Nettetal: Nabu: Ausgaben abwägen

Nettetal: Nabu: Ausgaben abwägen

In der Hauptversammlung zog der Naturschutzbund (Nabu) Krefeld-Viersen Bilanz für 2009. "Die Finanzkrise ging am Nabu erst einmal vorbei", so Kassierer Markus Dörkes. Doch der Bund sucht verstärkt Mitglieder.

Vorsitzender Werner Rocker war krankheitsbedingt verhindert, so leitete Peter Kolshorn die Hauptversammlung und berichtete den etwa 40 anwesenden Mitgliedern, was der Naturschutzbund (Nabu) im vergangenen Jahr in den einzelnen Bezirken alles geleistet hat. Immer wieder auch mit Bildern untermalt, von denen das ein oder andere in der Runde zu großer Heiterkeit führte. So wurden in Brüggen beispielsweise die Steinkauz-Röhren gereinigt, in Krefeld richtete der Nabu eine Demonstration gegen Steinkohlekraftwerke aus, auf der sich auch Bärbel Höhn (Grüne), ehemalige Umweltministerin in NRW, blicken ließ.

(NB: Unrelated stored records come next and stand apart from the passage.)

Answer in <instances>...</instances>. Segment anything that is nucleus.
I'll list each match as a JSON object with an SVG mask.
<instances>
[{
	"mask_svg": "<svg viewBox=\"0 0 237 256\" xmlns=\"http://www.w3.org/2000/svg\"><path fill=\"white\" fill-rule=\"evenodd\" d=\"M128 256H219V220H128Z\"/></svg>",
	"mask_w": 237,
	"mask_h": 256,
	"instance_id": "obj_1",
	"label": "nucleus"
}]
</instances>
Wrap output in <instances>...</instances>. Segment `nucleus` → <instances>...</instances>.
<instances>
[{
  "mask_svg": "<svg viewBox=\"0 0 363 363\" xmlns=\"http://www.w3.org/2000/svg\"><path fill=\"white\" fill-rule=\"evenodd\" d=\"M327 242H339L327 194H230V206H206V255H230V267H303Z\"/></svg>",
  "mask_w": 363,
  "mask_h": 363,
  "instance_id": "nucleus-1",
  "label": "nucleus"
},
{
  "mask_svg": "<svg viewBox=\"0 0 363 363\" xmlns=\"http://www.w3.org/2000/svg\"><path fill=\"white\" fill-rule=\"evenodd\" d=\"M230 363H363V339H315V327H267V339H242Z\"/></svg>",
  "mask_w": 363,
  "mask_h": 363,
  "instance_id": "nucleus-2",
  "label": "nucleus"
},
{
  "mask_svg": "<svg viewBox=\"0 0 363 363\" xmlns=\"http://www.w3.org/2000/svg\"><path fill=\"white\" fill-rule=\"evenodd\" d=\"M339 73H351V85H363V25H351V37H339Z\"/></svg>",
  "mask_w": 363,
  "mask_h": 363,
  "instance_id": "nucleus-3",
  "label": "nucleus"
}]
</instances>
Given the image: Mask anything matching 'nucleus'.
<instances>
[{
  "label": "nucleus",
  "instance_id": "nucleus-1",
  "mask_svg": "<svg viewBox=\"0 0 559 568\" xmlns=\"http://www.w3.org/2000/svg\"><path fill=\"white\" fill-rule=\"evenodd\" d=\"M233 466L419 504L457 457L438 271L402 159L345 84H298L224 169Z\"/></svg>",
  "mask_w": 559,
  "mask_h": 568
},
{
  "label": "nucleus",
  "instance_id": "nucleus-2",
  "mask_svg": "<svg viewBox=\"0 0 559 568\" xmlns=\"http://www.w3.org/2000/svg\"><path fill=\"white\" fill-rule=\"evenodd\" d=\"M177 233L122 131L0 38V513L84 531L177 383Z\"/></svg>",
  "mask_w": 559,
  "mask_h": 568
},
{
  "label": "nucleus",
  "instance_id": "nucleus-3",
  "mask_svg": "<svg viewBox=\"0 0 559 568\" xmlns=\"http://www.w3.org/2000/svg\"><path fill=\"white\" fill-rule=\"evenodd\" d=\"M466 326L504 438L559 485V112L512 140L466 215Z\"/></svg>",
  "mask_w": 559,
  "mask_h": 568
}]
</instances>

Zudem errichteten die Naturschützer Eisvogelwände. In Nettetal sticht natürlich der Naturschutzhof heraus, der mit zahlreichen Veranstaltungen viele Besucher lockte. Leider musste aber auch der durch Brandstiftung vernichtete Bienenstock erneuert werden. Einen Sonderapplaus gab es für Wiebke Esmann für ihre Arbeit am Naturschutzhof.

Erfolgreiche Obsternte

In Willich existiert inzwischen auch ein Naturerlebnisgarten, in Viersen dominierte die Obsternte. "Sie war wie zu erwarten geringer als noch im Rekordjahr 2008" berichtete Kolshorn, mit 12 Tonnen jedoch ebenfalls ertragreich. Außerdem wurden zirka 300 neue Obstbäume gepflanzt und etwa 3000 (überregional) geschnitten.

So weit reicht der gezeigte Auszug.